Can you get into BIOS?

I can get into the BIOS for both, yes. All three drives spin and I'm not hearing any clicking.

Urg….hope you have OS already on a USB put up somewhere.
I do! As an update, I attached a bootable USB with Linux to the second desktop with it's HDD detached. While running on the Linux USB, I attached the HDD's sata cable and the drive was recognized. Restarted and the drive is working again! I have literally no explanation. One desktop down, one to go...
 
I can get into the BIOS for both, yes. All three drives spin and I'm not hearing any clicking.


I do! As an update, I attached a bootable USB with Linux to the second desktop with it's HDD detached. While running on the Linux USB, I attached the HDD's sata cable and the drive was recognized. Restarted and the drive is working again! I have literally no explanation. One desktop down, one to go...

The way its supposed to work is the boot strap loader looks for the master boot record. This then loads up and determines which partition to load from.

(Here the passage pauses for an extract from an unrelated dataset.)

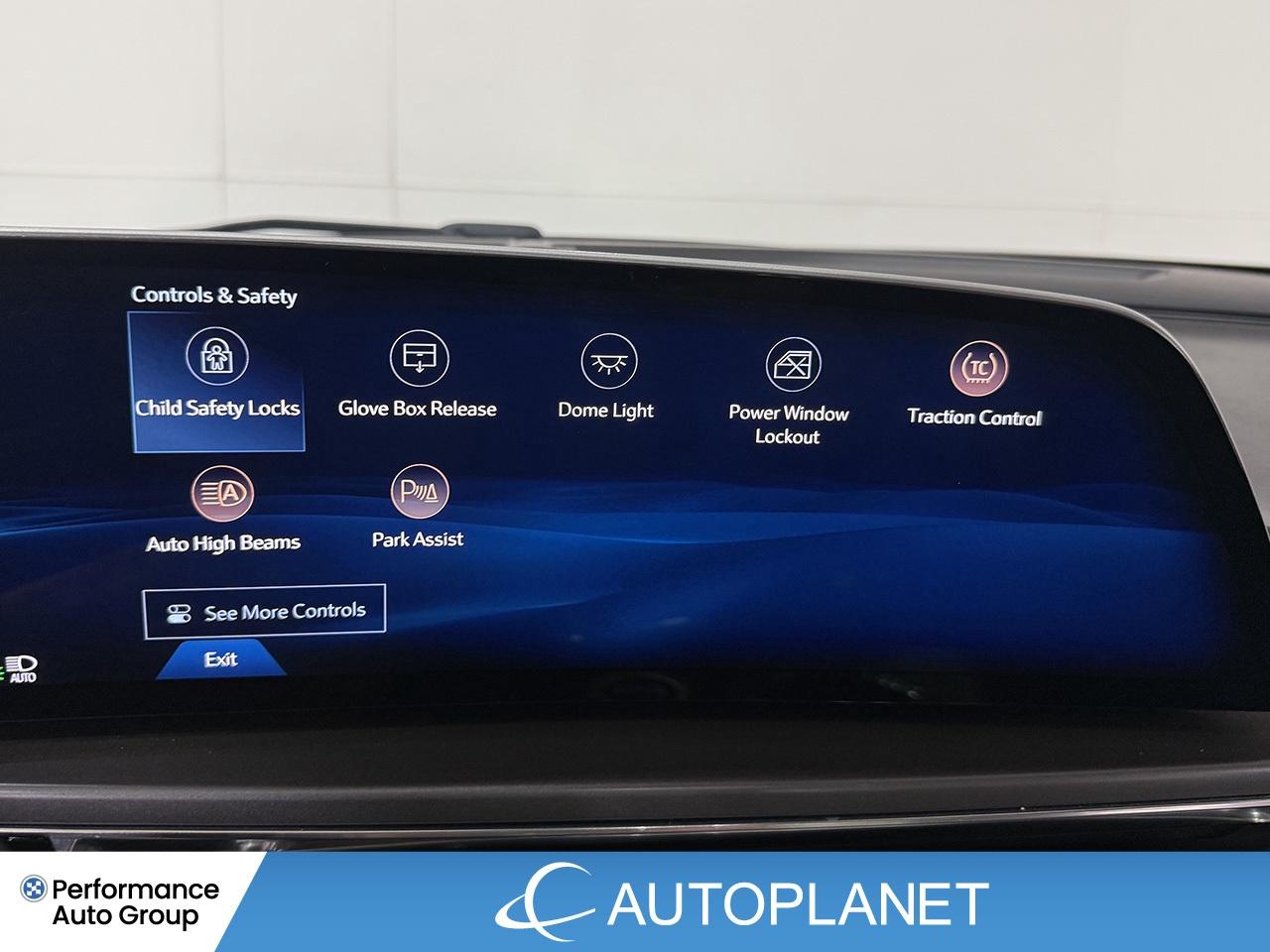 2024 Cadillac LYRIQ Tech, Electric, 494 Km Range (est), Back Up Cam! Photo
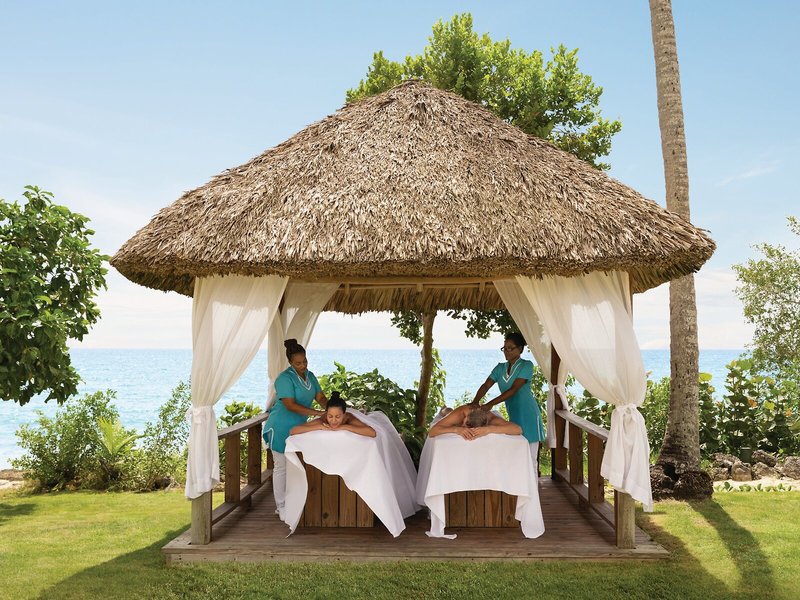 Hilton La Romana Resort & Water Park 45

Some distributions allow milti boots (windows and linux) and allow you to choose. Some drives will not report back to bios until they are up and ready. So while some drives are up and operating the others appear invisible until they reach ready state.

If a mbr doesn't see the partition it may default to the remaining partition.

This all sounds fine and dandy to explain your issues but the last time i saw an initilization error timeout was the 90s with ATA drives during spin up.